I'm not saying this is what happened to the Southport killer but there are many factors in this knife crime epidemic. It needs a multi agency approach to tackle it.

wonderblocks · 25/01/2025 13:17

@BlueSilverCats Well he downloaded a terrorist manual ! He also used knife stabbing actions they think he would've picked up from that, also the fact he targeted a Taylor swift dance class, not long before a Taylor swift concert was cancelled because of terror threat. I think that's enough evidence of the shit he was learning and who from. He may have been acting alone but there's a clear influence

bombastix · 25/01/2025 13:33

Nobody wants to talk about the home life of knife offenders. Or the parenting.

There are so many silos we give ourselves.

Abhannmor · 25/01/2025 13:40

Mixed feelings really. A few years ago a woman bought a bottle of sulphuric acid from Amazon for a tenner. She used it to maim and disfigure her ex lover who later opted for euthanasia in Belgium.

There used to be regulations covering deadly weapons and poisons etc?
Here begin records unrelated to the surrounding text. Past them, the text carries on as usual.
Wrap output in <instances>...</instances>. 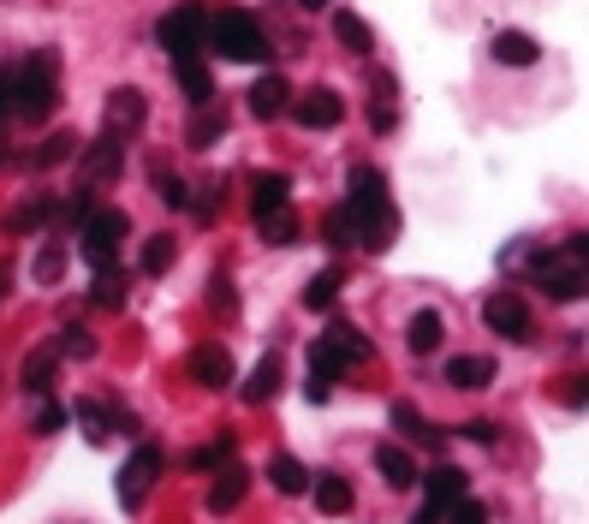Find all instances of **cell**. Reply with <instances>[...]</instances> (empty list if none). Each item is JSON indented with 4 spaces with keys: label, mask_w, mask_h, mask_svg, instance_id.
Listing matches in <instances>:
<instances>
[{
    "label": "cell",
    "mask_w": 589,
    "mask_h": 524,
    "mask_svg": "<svg viewBox=\"0 0 589 524\" xmlns=\"http://www.w3.org/2000/svg\"><path fill=\"white\" fill-rule=\"evenodd\" d=\"M346 215H351V227H358V244L388 251L393 232H400V215H393V197H388V173H381V167H358V173H351Z\"/></svg>",
    "instance_id": "cell-1"
},
{
    "label": "cell",
    "mask_w": 589,
    "mask_h": 524,
    "mask_svg": "<svg viewBox=\"0 0 589 524\" xmlns=\"http://www.w3.org/2000/svg\"><path fill=\"white\" fill-rule=\"evenodd\" d=\"M54 108H61V54L36 48L31 61L12 72V113H19V120H31V125H42Z\"/></svg>",
    "instance_id": "cell-2"
},
{
    "label": "cell",
    "mask_w": 589,
    "mask_h": 524,
    "mask_svg": "<svg viewBox=\"0 0 589 524\" xmlns=\"http://www.w3.org/2000/svg\"><path fill=\"white\" fill-rule=\"evenodd\" d=\"M203 48H215L220 61H239V66L269 61V36H262L257 12H244V7L209 12V42H203Z\"/></svg>",
    "instance_id": "cell-3"
},
{
    "label": "cell",
    "mask_w": 589,
    "mask_h": 524,
    "mask_svg": "<svg viewBox=\"0 0 589 524\" xmlns=\"http://www.w3.org/2000/svg\"><path fill=\"white\" fill-rule=\"evenodd\" d=\"M126 239H131V221H126L120 209H90V215L78 221V251H84L90 269H113Z\"/></svg>",
    "instance_id": "cell-4"
},
{
    "label": "cell",
    "mask_w": 589,
    "mask_h": 524,
    "mask_svg": "<svg viewBox=\"0 0 589 524\" xmlns=\"http://www.w3.org/2000/svg\"><path fill=\"white\" fill-rule=\"evenodd\" d=\"M155 42L179 61V54H203V42H209V12L203 7H173V12H161V24H155Z\"/></svg>",
    "instance_id": "cell-5"
},
{
    "label": "cell",
    "mask_w": 589,
    "mask_h": 524,
    "mask_svg": "<svg viewBox=\"0 0 589 524\" xmlns=\"http://www.w3.org/2000/svg\"><path fill=\"white\" fill-rule=\"evenodd\" d=\"M161 465H167V459H161V447H155V441H138V447H131V459L120 465V483H113V494H120L126 513H138V506L150 501Z\"/></svg>",
    "instance_id": "cell-6"
},
{
    "label": "cell",
    "mask_w": 589,
    "mask_h": 524,
    "mask_svg": "<svg viewBox=\"0 0 589 524\" xmlns=\"http://www.w3.org/2000/svg\"><path fill=\"white\" fill-rule=\"evenodd\" d=\"M530 281H536L548 298H583L589 274H583V262L566 256V251H536L530 256Z\"/></svg>",
    "instance_id": "cell-7"
},
{
    "label": "cell",
    "mask_w": 589,
    "mask_h": 524,
    "mask_svg": "<svg viewBox=\"0 0 589 524\" xmlns=\"http://www.w3.org/2000/svg\"><path fill=\"white\" fill-rule=\"evenodd\" d=\"M78 162V173H84V185H113L126 173V138H113V131H101V138H90V150H78L72 155Z\"/></svg>",
    "instance_id": "cell-8"
},
{
    "label": "cell",
    "mask_w": 589,
    "mask_h": 524,
    "mask_svg": "<svg viewBox=\"0 0 589 524\" xmlns=\"http://www.w3.org/2000/svg\"><path fill=\"white\" fill-rule=\"evenodd\" d=\"M292 120H298L304 131H334L346 120V101H340V90H328V84H316V90H304V96H292Z\"/></svg>",
    "instance_id": "cell-9"
},
{
    "label": "cell",
    "mask_w": 589,
    "mask_h": 524,
    "mask_svg": "<svg viewBox=\"0 0 589 524\" xmlns=\"http://www.w3.org/2000/svg\"><path fill=\"white\" fill-rule=\"evenodd\" d=\"M482 316H489V328L500 340H530V334H536V316H530V304L519 293H489Z\"/></svg>",
    "instance_id": "cell-10"
},
{
    "label": "cell",
    "mask_w": 589,
    "mask_h": 524,
    "mask_svg": "<svg viewBox=\"0 0 589 524\" xmlns=\"http://www.w3.org/2000/svg\"><path fill=\"white\" fill-rule=\"evenodd\" d=\"M143 120H150V101H143V90H131V84H120V90H108V125L113 138H138Z\"/></svg>",
    "instance_id": "cell-11"
},
{
    "label": "cell",
    "mask_w": 589,
    "mask_h": 524,
    "mask_svg": "<svg viewBox=\"0 0 589 524\" xmlns=\"http://www.w3.org/2000/svg\"><path fill=\"white\" fill-rule=\"evenodd\" d=\"M292 84H286V72H262L257 84H250V120H280V113L292 108Z\"/></svg>",
    "instance_id": "cell-12"
},
{
    "label": "cell",
    "mask_w": 589,
    "mask_h": 524,
    "mask_svg": "<svg viewBox=\"0 0 589 524\" xmlns=\"http://www.w3.org/2000/svg\"><path fill=\"white\" fill-rule=\"evenodd\" d=\"M244 494H250V471H244L239 459H232V465H220V471H215V489H209V513H215V518L239 513V506H244Z\"/></svg>",
    "instance_id": "cell-13"
},
{
    "label": "cell",
    "mask_w": 589,
    "mask_h": 524,
    "mask_svg": "<svg viewBox=\"0 0 589 524\" xmlns=\"http://www.w3.org/2000/svg\"><path fill=\"white\" fill-rule=\"evenodd\" d=\"M173 84H179V96L190 108H209L215 101V78H209V66H203V54H179V61H173Z\"/></svg>",
    "instance_id": "cell-14"
},
{
    "label": "cell",
    "mask_w": 589,
    "mask_h": 524,
    "mask_svg": "<svg viewBox=\"0 0 589 524\" xmlns=\"http://www.w3.org/2000/svg\"><path fill=\"white\" fill-rule=\"evenodd\" d=\"M280 209H292V179L286 173H257L250 179V215H280Z\"/></svg>",
    "instance_id": "cell-15"
},
{
    "label": "cell",
    "mask_w": 589,
    "mask_h": 524,
    "mask_svg": "<svg viewBox=\"0 0 589 524\" xmlns=\"http://www.w3.org/2000/svg\"><path fill=\"white\" fill-rule=\"evenodd\" d=\"M459 494H470V483H465L459 465H435V471L423 477V506H435V513H447Z\"/></svg>",
    "instance_id": "cell-16"
},
{
    "label": "cell",
    "mask_w": 589,
    "mask_h": 524,
    "mask_svg": "<svg viewBox=\"0 0 589 524\" xmlns=\"http://www.w3.org/2000/svg\"><path fill=\"white\" fill-rule=\"evenodd\" d=\"M440 340H447V323H440V310H417V316L405 323V346H411L417 358H435Z\"/></svg>",
    "instance_id": "cell-17"
},
{
    "label": "cell",
    "mask_w": 589,
    "mask_h": 524,
    "mask_svg": "<svg viewBox=\"0 0 589 524\" xmlns=\"http://www.w3.org/2000/svg\"><path fill=\"white\" fill-rule=\"evenodd\" d=\"M328 24H334V36H340V48H346V54H370V48H375L370 24H363L351 7H328Z\"/></svg>",
    "instance_id": "cell-18"
},
{
    "label": "cell",
    "mask_w": 589,
    "mask_h": 524,
    "mask_svg": "<svg viewBox=\"0 0 589 524\" xmlns=\"http://www.w3.org/2000/svg\"><path fill=\"white\" fill-rule=\"evenodd\" d=\"M190 375H197L203 387H232V358L209 340V346H197V352H190Z\"/></svg>",
    "instance_id": "cell-19"
},
{
    "label": "cell",
    "mask_w": 589,
    "mask_h": 524,
    "mask_svg": "<svg viewBox=\"0 0 589 524\" xmlns=\"http://www.w3.org/2000/svg\"><path fill=\"white\" fill-rule=\"evenodd\" d=\"M280 382H286V363H280V352H269L250 370V382H244V405H269L274 393H280Z\"/></svg>",
    "instance_id": "cell-20"
},
{
    "label": "cell",
    "mask_w": 589,
    "mask_h": 524,
    "mask_svg": "<svg viewBox=\"0 0 589 524\" xmlns=\"http://www.w3.org/2000/svg\"><path fill=\"white\" fill-rule=\"evenodd\" d=\"M489 382H494V358H482V352H465V358L447 363V387L477 393V387H489Z\"/></svg>",
    "instance_id": "cell-21"
},
{
    "label": "cell",
    "mask_w": 589,
    "mask_h": 524,
    "mask_svg": "<svg viewBox=\"0 0 589 524\" xmlns=\"http://www.w3.org/2000/svg\"><path fill=\"white\" fill-rule=\"evenodd\" d=\"M310 501L321 506V518H340V513H351V483L340 471H328V477H316V483H310Z\"/></svg>",
    "instance_id": "cell-22"
},
{
    "label": "cell",
    "mask_w": 589,
    "mask_h": 524,
    "mask_svg": "<svg viewBox=\"0 0 589 524\" xmlns=\"http://www.w3.org/2000/svg\"><path fill=\"white\" fill-rule=\"evenodd\" d=\"M375 471L388 477V489H411V483H417V465H411V454H405V447H393V441L375 447Z\"/></svg>",
    "instance_id": "cell-23"
},
{
    "label": "cell",
    "mask_w": 589,
    "mask_h": 524,
    "mask_svg": "<svg viewBox=\"0 0 589 524\" xmlns=\"http://www.w3.org/2000/svg\"><path fill=\"white\" fill-rule=\"evenodd\" d=\"M494 61L500 66H536L542 61V42L524 36V31H500L494 36Z\"/></svg>",
    "instance_id": "cell-24"
},
{
    "label": "cell",
    "mask_w": 589,
    "mask_h": 524,
    "mask_svg": "<svg viewBox=\"0 0 589 524\" xmlns=\"http://www.w3.org/2000/svg\"><path fill=\"white\" fill-rule=\"evenodd\" d=\"M370 125H375V131H393V125H400V84H393L388 72H381L375 90H370Z\"/></svg>",
    "instance_id": "cell-25"
},
{
    "label": "cell",
    "mask_w": 589,
    "mask_h": 524,
    "mask_svg": "<svg viewBox=\"0 0 589 524\" xmlns=\"http://www.w3.org/2000/svg\"><path fill=\"white\" fill-rule=\"evenodd\" d=\"M393 429H400L405 441H423V447H447V435H440L435 424H423V412H417V405H411V400H400V405H393Z\"/></svg>",
    "instance_id": "cell-26"
},
{
    "label": "cell",
    "mask_w": 589,
    "mask_h": 524,
    "mask_svg": "<svg viewBox=\"0 0 589 524\" xmlns=\"http://www.w3.org/2000/svg\"><path fill=\"white\" fill-rule=\"evenodd\" d=\"M173 256H179V239H173V232H150V239H143L138 269L155 281V274H167V269H173Z\"/></svg>",
    "instance_id": "cell-27"
},
{
    "label": "cell",
    "mask_w": 589,
    "mask_h": 524,
    "mask_svg": "<svg viewBox=\"0 0 589 524\" xmlns=\"http://www.w3.org/2000/svg\"><path fill=\"white\" fill-rule=\"evenodd\" d=\"M72 155H78V138H72V131H54V138H42L36 150H31V167L48 173V167H66Z\"/></svg>",
    "instance_id": "cell-28"
},
{
    "label": "cell",
    "mask_w": 589,
    "mask_h": 524,
    "mask_svg": "<svg viewBox=\"0 0 589 524\" xmlns=\"http://www.w3.org/2000/svg\"><path fill=\"white\" fill-rule=\"evenodd\" d=\"M269 483H274L280 494H310V471H304L292 454H274V459H269Z\"/></svg>",
    "instance_id": "cell-29"
},
{
    "label": "cell",
    "mask_w": 589,
    "mask_h": 524,
    "mask_svg": "<svg viewBox=\"0 0 589 524\" xmlns=\"http://www.w3.org/2000/svg\"><path fill=\"white\" fill-rule=\"evenodd\" d=\"M54 370H61V352H54V346H36V352L24 358V375H19V382L31 387V393H48Z\"/></svg>",
    "instance_id": "cell-30"
},
{
    "label": "cell",
    "mask_w": 589,
    "mask_h": 524,
    "mask_svg": "<svg viewBox=\"0 0 589 524\" xmlns=\"http://www.w3.org/2000/svg\"><path fill=\"white\" fill-rule=\"evenodd\" d=\"M351 370V363H346V352H340V346H334V340H316L310 346V375H316V382H340V375Z\"/></svg>",
    "instance_id": "cell-31"
},
{
    "label": "cell",
    "mask_w": 589,
    "mask_h": 524,
    "mask_svg": "<svg viewBox=\"0 0 589 524\" xmlns=\"http://www.w3.org/2000/svg\"><path fill=\"white\" fill-rule=\"evenodd\" d=\"M54 221V197H31V203H19V209L7 215V232H36V227H48Z\"/></svg>",
    "instance_id": "cell-32"
},
{
    "label": "cell",
    "mask_w": 589,
    "mask_h": 524,
    "mask_svg": "<svg viewBox=\"0 0 589 524\" xmlns=\"http://www.w3.org/2000/svg\"><path fill=\"white\" fill-rule=\"evenodd\" d=\"M90 304H101V310H126V274L120 269H96Z\"/></svg>",
    "instance_id": "cell-33"
},
{
    "label": "cell",
    "mask_w": 589,
    "mask_h": 524,
    "mask_svg": "<svg viewBox=\"0 0 589 524\" xmlns=\"http://www.w3.org/2000/svg\"><path fill=\"white\" fill-rule=\"evenodd\" d=\"M340 269H321L310 286H304V310H334V298H340Z\"/></svg>",
    "instance_id": "cell-34"
},
{
    "label": "cell",
    "mask_w": 589,
    "mask_h": 524,
    "mask_svg": "<svg viewBox=\"0 0 589 524\" xmlns=\"http://www.w3.org/2000/svg\"><path fill=\"white\" fill-rule=\"evenodd\" d=\"M220 131H227V120H220L215 108H197V120H190L185 143H190V150H209V143H220Z\"/></svg>",
    "instance_id": "cell-35"
},
{
    "label": "cell",
    "mask_w": 589,
    "mask_h": 524,
    "mask_svg": "<svg viewBox=\"0 0 589 524\" xmlns=\"http://www.w3.org/2000/svg\"><path fill=\"white\" fill-rule=\"evenodd\" d=\"M321 239H328V251H351V244H358V227H351L346 203L328 215V221H321Z\"/></svg>",
    "instance_id": "cell-36"
},
{
    "label": "cell",
    "mask_w": 589,
    "mask_h": 524,
    "mask_svg": "<svg viewBox=\"0 0 589 524\" xmlns=\"http://www.w3.org/2000/svg\"><path fill=\"white\" fill-rule=\"evenodd\" d=\"M31 274H36V286H61V274H66V251H61V244H42L36 262H31Z\"/></svg>",
    "instance_id": "cell-37"
},
{
    "label": "cell",
    "mask_w": 589,
    "mask_h": 524,
    "mask_svg": "<svg viewBox=\"0 0 589 524\" xmlns=\"http://www.w3.org/2000/svg\"><path fill=\"white\" fill-rule=\"evenodd\" d=\"M328 340L346 352V363H370V340H363V334L351 328V323H334V328H328Z\"/></svg>",
    "instance_id": "cell-38"
},
{
    "label": "cell",
    "mask_w": 589,
    "mask_h": 524,
    "mask_svg": "<svg viewBox=\"0 0 589 524\" xmlns=\"http://www.w3.org/2000/svg\"><path fill=\"white\" fill-rule=\"evenodd\" d=\"M78 424H84V441H90V447H101V441H108V405H96V400H84L78 405Z\"/></svg>",
    "instance_id": "cell-39"
},
{
    "label": "cell",
    "mask_w": 589,
    "mask_h": 524,
    "mask_svg": "<svg viewBox=\"0 0 589 524\" xmlns=\"http://www.w3.org/2000/svg\"><path fill=\"white\" fill-rule=\"evenodd\" d=\"M232 459H239V454H232V435H220V441L190 454V471H220V465H232Z\"/></svg>",
    "instance_id": "cell-40"
},
{
    "label": "cell",
    "mask_w": 589,
    "mask_h": 524,
    "mask_svg": "<svg viewBox=\"0 0 589 524\" xmlns=\"http://www.w3.org/2000/svg\"><path fill=\"white\" fill-rule=\"evenodd\" d=\"M262 239H269V244H298V215H292V209L262 215Z\"/></svg>",
    "instance_id": "cell-41"
},
{
    "label": "cell",
    "mask_w": 589,
    "mask_h": 524,
    "mask_svg": "<svg viewBox=\"0 0 589 524\" xmlns=\"http://www.w3.org/2000/svg\"><path fill=\"white\" fill-rule=\"evenodd\" d=\"M54 352H61V358H90V352H96V334L72 323V328H61V340H54Z\"/></svg>",
    "instance_id": "cell-42"
},
{
    "label": "cell",
    "mask_w": 589,
    "mask_h": 524,
    "mask_svg": "<svg viewBox=\"0 0 589 524\" xmlns=\"http://www.w3.org/2000/svg\"><path fill=\"white\" fill-rule=\"evenodd\" d=\"M155 185H161V203H167V209H190V185L179 179V173L155 167Z\"/></svg>",
    "instance_id": "cell-43"
},
{
    "label": "cell",
    "mask_w": 589,
    "mask_h": 524,
    "mask_svg": "<svg viewBox=\"0 0 589 524\" xmlns=\"http://www.w3.org/2000/svg\"><path fill=\"white\" fill-rule=\"evenodd\" d=\"M440 518H447V524H489V506H482L477 494H459V501H452Z\"/></svg>",
    "instance_id": "cell-44"
},
{
    "label": "cell",
    "mask_w": 589,
    "mask_h": 524,
    "mask_svg": "<svg viewBox=\"0 0 589 524\" xmlns=\"http://www.w3.org/2000/svg\"><path fill=\"white\" fill-rule=\"evenodd\" d=\"M36 400H42V405H36V417H31V435H54V429L66 424V412L48 400V393H36Z\"/></svg>",
    "instance_id": "cell-45"
},
{
    "label": "cell",
    "mask_w": 589,
    "mask_h": 524,
    "mask_svg": "<svg viewBox=\"0 0 589 524\" xmlns=\"http://www.w3.org/2000/svg\"><path fill=\"white\" fill-rule=\"evenodd\" d=\"M209 310H220V316H227V310H239V293H232V281H227V274H215V281H209Z\"/></svg>",
    "instance_id": "cell-46"
},
{
    "label": "cell",
    "mask_w": 589,
    "mask_h": 524,
    "mask_svg": "<svg viewBox=\"0 0 589 524\" xmlns=\"http://www.w3.org/2000/svg\"><path fill=\"white\" fill-rule=\"evenodd\" d=\"M459 435H465V441H477V447H494V441H500V429L489 424V417H470Z\"/></svg>",
    "instance_id": "cell-47"
},
{
    "label": "cell",
    "mask_w": 589,
    "mask_h": 524,
    "mask_svg": "<svg viewBox=\"0 0 589 524\" xmlns=\"http://www.w3.org/2000/svg\"><path fill=\"white\" fill-rule=\"evenodd\" d=\"M12 113V66H0V125H7Z\"/></svg>",
    "instance_id": "cell-48"
},
{
    "label": "cell",
    "mask_w": 589,
    "mask_h": 524,
    "mask_svg": "<svg viewBox=\"0 0 589 524\" xmlns=\"http://www.w3.org/2000/svg\"><path fill=\"white\" fill-rule=\"evenodd\" d=\"M411 524H440V513H435V506H417V518H411Z\"/></svg>",
    "instance_id": "cell-49"
},
{
    "label": "cell",
    "mask_w": 589,
    "mask_h": 524,
    "mask_svg": "<svg viewBox=\"0 0 589 524\" xmlns=\"http://www.w3.org/2000/svg\"><path fill=\"white\" fill-rule=\"evenodd\" d=\"M298 7H304V12H328V0H298Z\"/></svg>",
    "instance_id": "cell-50"
}]
</instances>
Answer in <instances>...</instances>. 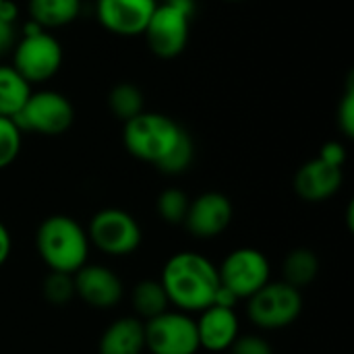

Admittedly there are many other factors in this case.

Upstartled · 25/01/2025 13:46

I'd certainly like to know what the hell was going on in a house were a teen with a history of being violent and with murderous intentions, who had given up on mental health interventions, was able to keep a crossbow and a machete in their room and make ricin, and if a parent then also signed for a knife for him?

BlueSilverCats · 25/01/2025 16:44

wonderblocks · 25/01/2025 13:17

@BlueSilverCats Well he downloaded a terrorist manual ! He also used knife stabbing actions they think he would've picked up from that, also the fact he targeted a Taylor swift dance class, not long before a Taylor swift concert was cancelled because of terror threat. I think that's enough evidence of the shit he was learning and who from. He may have been acting alone but there's a clear influence

That's not how it works. He also had materials on and was obsessed with Hitler, the IRA , US school shootings,genocide etc.

Is he also a Nazi? A member of the IRA?

Scorchio84 · 25/01/2025 16:51

Absolutely happy there's restrictions in Tescos or wherever but it's not the problem, my nail file & my kitchen drawer are just as dangerous with intent

My OH is a plumber & his tools are incredibly dangerous in the wrong hands

TizerorFizz · 25/01/2025 18:04

@NewHeaven There is supposed to be a multi agency approach now. Social services, police, education, legal system and courts, health. Except they don’t talk to each other and don’t see a pressing need. I agree with the KCs that the agencies of state back off. Race, ND and giving dc the benefit of the doubt are not serving us well.

Starmer also backs off. There seems to be very little urgency and all he’s talked about is Amazon’s knives.